[Start of section]

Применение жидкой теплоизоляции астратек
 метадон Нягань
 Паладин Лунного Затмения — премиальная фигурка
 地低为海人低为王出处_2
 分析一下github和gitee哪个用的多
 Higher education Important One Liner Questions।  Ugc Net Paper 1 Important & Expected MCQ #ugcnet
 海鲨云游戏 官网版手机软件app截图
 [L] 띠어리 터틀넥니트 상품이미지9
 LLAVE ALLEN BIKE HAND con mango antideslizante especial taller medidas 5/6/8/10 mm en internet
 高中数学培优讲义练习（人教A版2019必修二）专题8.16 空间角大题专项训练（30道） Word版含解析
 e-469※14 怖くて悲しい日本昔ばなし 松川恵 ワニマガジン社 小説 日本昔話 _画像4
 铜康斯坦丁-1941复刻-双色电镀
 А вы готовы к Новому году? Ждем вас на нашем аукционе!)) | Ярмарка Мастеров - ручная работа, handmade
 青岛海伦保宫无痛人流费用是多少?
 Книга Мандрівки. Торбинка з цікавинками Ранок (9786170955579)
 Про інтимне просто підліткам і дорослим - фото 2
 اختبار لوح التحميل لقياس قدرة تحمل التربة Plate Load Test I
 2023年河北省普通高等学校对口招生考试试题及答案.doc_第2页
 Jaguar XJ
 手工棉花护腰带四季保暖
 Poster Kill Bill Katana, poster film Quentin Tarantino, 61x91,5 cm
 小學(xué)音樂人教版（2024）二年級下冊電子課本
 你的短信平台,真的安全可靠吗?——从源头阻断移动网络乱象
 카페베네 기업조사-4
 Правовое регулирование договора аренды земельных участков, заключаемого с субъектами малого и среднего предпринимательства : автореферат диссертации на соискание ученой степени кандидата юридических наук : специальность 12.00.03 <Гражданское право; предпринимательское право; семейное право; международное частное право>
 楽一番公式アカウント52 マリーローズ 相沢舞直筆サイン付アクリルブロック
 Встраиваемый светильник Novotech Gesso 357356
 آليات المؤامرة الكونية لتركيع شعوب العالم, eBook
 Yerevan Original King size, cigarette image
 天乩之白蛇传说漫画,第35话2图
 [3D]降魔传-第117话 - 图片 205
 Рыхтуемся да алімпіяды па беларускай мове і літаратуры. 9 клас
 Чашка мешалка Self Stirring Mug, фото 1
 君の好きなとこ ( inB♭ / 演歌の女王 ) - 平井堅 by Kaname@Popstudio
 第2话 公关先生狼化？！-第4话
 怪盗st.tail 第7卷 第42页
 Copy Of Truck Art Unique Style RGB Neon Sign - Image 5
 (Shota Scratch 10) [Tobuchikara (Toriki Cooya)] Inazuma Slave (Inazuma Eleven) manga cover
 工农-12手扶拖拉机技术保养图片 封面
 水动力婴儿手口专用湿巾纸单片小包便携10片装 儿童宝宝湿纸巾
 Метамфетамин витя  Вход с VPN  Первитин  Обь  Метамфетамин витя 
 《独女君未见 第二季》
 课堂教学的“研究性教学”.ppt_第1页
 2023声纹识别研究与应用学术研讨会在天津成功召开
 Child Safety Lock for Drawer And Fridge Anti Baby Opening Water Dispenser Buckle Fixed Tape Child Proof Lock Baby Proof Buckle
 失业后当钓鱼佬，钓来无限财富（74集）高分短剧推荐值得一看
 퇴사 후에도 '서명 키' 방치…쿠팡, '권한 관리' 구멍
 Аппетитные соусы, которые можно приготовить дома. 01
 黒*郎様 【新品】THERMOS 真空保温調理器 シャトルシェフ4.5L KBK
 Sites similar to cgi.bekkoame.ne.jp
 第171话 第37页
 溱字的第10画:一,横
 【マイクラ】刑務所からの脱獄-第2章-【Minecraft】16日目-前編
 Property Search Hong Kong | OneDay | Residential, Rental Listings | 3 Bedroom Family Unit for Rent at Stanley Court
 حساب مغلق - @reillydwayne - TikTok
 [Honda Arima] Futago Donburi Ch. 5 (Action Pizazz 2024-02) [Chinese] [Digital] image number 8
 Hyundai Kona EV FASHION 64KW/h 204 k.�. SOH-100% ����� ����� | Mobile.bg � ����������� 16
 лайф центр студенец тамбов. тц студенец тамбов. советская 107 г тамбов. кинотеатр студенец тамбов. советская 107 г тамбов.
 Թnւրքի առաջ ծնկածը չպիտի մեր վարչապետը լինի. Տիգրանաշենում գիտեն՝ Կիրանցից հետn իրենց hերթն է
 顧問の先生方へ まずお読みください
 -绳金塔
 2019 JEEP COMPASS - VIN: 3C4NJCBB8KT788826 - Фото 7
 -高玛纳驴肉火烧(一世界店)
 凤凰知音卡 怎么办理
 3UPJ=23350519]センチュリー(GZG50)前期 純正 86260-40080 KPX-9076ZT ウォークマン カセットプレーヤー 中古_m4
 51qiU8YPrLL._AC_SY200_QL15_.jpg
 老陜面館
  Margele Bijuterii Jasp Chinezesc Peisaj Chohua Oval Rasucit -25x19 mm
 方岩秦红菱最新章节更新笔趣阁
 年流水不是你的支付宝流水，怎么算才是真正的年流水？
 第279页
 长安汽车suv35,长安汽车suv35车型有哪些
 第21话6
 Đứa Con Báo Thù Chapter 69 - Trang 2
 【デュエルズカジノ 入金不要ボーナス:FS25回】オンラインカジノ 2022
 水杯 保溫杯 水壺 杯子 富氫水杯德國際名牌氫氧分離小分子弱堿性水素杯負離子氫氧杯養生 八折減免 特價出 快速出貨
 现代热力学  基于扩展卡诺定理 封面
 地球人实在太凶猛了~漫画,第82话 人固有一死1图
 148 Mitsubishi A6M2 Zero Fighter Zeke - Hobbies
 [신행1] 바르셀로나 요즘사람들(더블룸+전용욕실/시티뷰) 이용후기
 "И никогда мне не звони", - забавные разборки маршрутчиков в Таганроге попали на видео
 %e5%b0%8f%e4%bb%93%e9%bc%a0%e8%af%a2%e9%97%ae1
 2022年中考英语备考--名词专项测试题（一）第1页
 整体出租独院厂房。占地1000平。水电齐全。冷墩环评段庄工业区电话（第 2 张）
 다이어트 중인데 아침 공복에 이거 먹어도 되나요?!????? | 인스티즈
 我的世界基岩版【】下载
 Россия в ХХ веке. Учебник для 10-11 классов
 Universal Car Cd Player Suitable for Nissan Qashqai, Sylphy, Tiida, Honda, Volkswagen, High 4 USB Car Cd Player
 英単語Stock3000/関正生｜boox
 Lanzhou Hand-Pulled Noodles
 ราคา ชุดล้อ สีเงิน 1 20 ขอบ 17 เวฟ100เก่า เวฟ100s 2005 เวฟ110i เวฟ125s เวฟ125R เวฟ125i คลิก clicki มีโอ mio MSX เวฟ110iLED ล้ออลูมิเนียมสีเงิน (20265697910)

[End of section]

▸ Task details: Go through the listing and write out each line exactly.

▸ Answer to the problem:
Применение жидкой теплоизоляции астратек
 метадон Нягань
 Паладин Лунного Затмения — премиальная фигурка
 地低为海人低为王出处_2
 分析一下github和gitee哪个用的多
 Higher education Important One Liner Questions।  Ugc Net Paper 1 Important & Expected MCQ #ugcnet
 海鲨云游戏 官网版手机软件app截图
 [L] 띠어리 터틀넥니트 상품이미지9
 LLAVE ALLEN BIKE HAND con mango antideslizante especial taller medidas 5/6/8/10 mm en internet
 高中数学培优讲义练习（人教A版2019必修二）专题8.16 空间角大题专项训练（30道） Word版含解析
 e-469※14 怖くて悲しい日本昔ばなし 松川恵 ワニマガジン社 小説 日本昔話 _画像4
 铜康斯坦丁-1941复刻-双色电镀
 А вы готовы к Новому году? Ждем вас на нашем аукционе!)) | Ярмарка Мастеров - ручная работа, handmade
 青岛海伦保宫无痛人流费用是多少?
 Книга Мандрівки. Торбинка з цікавинками Ранок (9786170955579)
 Про інтимне просто підліткам і дорослим - фото 2
 اختبار لوح التحميل لقياس قدرة تحمل التربة Plate Load Test I
 2023年河北省普通高等学校对口招生考试试题及答案.doc_第2页
 Jaguar XJ
 手工棉花护腰带四季保暖
 Poster Kill Bill Katana, poster film Quentin Tarantino, 61x91,5 cm
 小學(xué)音樂人教版（2024）二年級下冊電子課本
 你的短信平台,真的安全可靠吗?——从源头阻断移动网络乱象
 카페베네 기업조사-4
 Правовое регулирование договора аренды земельных участков, заключаемого с субъектами малого и среднего предпринимательства : автореферат диссертации на соискание ученой степени кандидата юридических наук : специальность 12.00.03 <Гражданское право; предпринимательское право; семейное право; международное частное право>
 楽一番公式アカウント52 マリーローズ 相沢舞直筆サイン付アクリルブロック
 Встраиваемый светильник Novotech Gesso 357356
 آليات المؤامرة الكونية لتركيع شعوب العالم, eBook
 Yerevan Original King size, cigarette image
 天乩之白蛇传说漫画,第35话2图
 [3D]降魔传-第117话 - 图片 205
 Рыхтуемся да алімпіяды па беларускай мове і літаратуры. 9 клас
 Чашка мешалка Self Stirring Mug, фото 1
 君の好きなとこ ( inB♭ / 演歌の女王 ) - 平井堅 by Kaname@Popstudio
 第2话 公关先生狼化？！-第4话
 怪盗st.tail 第7卷 第42页
 Copy Of Truck Art Unique Style RGB Neon Sign - Image 5
 (Shota Scratch 10) [Tobuchikara (Toriki Cooya)] Inazuma Slave (Inazuma Eleven) manga cover
 工农-12手扶拖拉机技术保养图片 封面
 水动力婴儿手口专用湿巾纸单片小包便携10片装 儿童宝宝湿纸巾
 Метамфетамин витя  Вход с VPN  Первитин  Обь  Метамфетамин витя 
 《独女君未见 第二季》
 课堂教学的“研究性教学”.ppt_第1页
 2023声纹识别研究与应用学术研讨会在天津成功召开
 Child Safety Lock for Drawer And Fridge Anti Baby Opening Water Dispenser Buckle Fixed Tape Child Proof Lock Baby Proof Buckle
 失业后当钓鱼佬，钓来无限财富（74集）高分短剧推荐值得一看
 퇴사 후에도 '서명 키' 방치…쿠팡, '권한 관리' 구멍
 Аппетитные соусы, которые можно приготовить дома. 01
 黒*郎様 【新品】THERMOS 真空保温調理器 シャトルシェフ4.5L KBK
 Sites similar to cgi.bekkoame.ne.jp
 第171话 第37页
 溱字的第10画:一,横
 【マイクラ】刑務所からの脱獄-第2章-【Minecraft】16日目-前編
 Property Search Hong Kong | OneDay | Residential, Rental Listings | 3 Bedroom Family Unit for Rent at Stanley Court
 حساب مغلق - @reillydwayne - TikTok
 [Honda Arima] Futago Donburi Ch. 5 (Action Pizazz 2024-02) [Chinese] [Digital] image number 8
 Hyundai Kona EV FASHION 64KW/h 204 k.�. SOH-100% ����� ����� | Mobile.bg � ����������� 16
 лайф центр студенец тамбов. тц студенец тамбов. советская 107 г тамбов. кинотеатр студенец тамбов. советская 107 г тамбов.
 Թnւրքի առաջ ծնկածը չպիտի մեր վարչապետը լինի. Տիգրանաշենում գիտեն՝ Կիրանցից հետn իրենց hերթն է
 顧問の先生方へ まずお読みください
 -绳金塔
 2019 JEEP COMPASS - VIN: 3C4NJCBB8KT788826 - Фото 7
 -高玛纳驴肉火烧(一世界店)
 凤凰知音卡 怎么办理
 3UPJ=23350519]センチュリー(GZG50)前期 純正 86260-40080 KPX-9076ZT ウォークマン カセットプレーヤー 中古_m4
 51qiU8YPrLL._AC_SY200_QL15_.jpg
 老陜面館
  Margele Bijuterii Jasp Chinezesc Peisaj Chohua Oval Rasucit -25x19 mm
 方岩秦红菱最新章节更新笔趣阁
 年流水不是你的支付宝流水，怎么算才是真正的年流水？
 第279页
 长安汽车suv35,长安汽车suv35车型有哪些
 第21话6
 Đứa Con Báo Thù Chapter 69 - Trang 2
 【デュエルズカジノ 入金不要ボーナス:FS25回】オンラインカジノ 2022
 水杯 保溫杯 水壺 杯子 富氫水杯德國際名牌氫氧分離小分子弱堿性水素杯負離子氫氧杯養生 八折減免 特價出 快速出貨
 现代热力学  基于扩展卡诺定理 封面
 地球人实在太凶猛了~漫画,第82话 人固有一死1图
 148 Mitsubishi A6M2 Zero Fighter Zeke - Hobbies
 [신행1] 바르셀로나 요즘사람들(더블룸+전용욕실/시티뷰) 이용후기
 "И никогда мне не звони", - забавные разборки маршрутчиков в Таганроге попали на видео
 %e5%b0%8f%e4%bb%93%e9%bc%a0%e8%af%a2%e9%97%ae1
 2022年中考英语备考--名词专项测试题（一）第1页
 整体出租独院厂房。占地1000平。水电齐全。冷墩环评段庄工业区电话（第 2 张）
 다이어트 중인데 아침 공복에 이거 먹어도 되나요?!????? | 인스티즈
 我的世界基岩版【】下载
 Россия в ХХ веке. Учебник для 10-11 классов
 Universal Car Cd Player Suitable for Nissan Qashqai, Sylphy, Tiida, Honda, Volkswagen, High 4 USB Car Cd Player
 英単語Stock3000/関正生｜boox
 Lanzhou Hand-Pulled Noodles
 ราคา ชุดล้อ สีเงิน 1 20 ขอบ 17 เวฟ100เก่า เวฟ100s 2005 เวฟ110i เวฟ125s เวฟ125R เวฟ125i คลิก clicki มีโอ mio MSX เวฟ110iLED ล้ออลูมิเนียมสีเงิน (20265697910)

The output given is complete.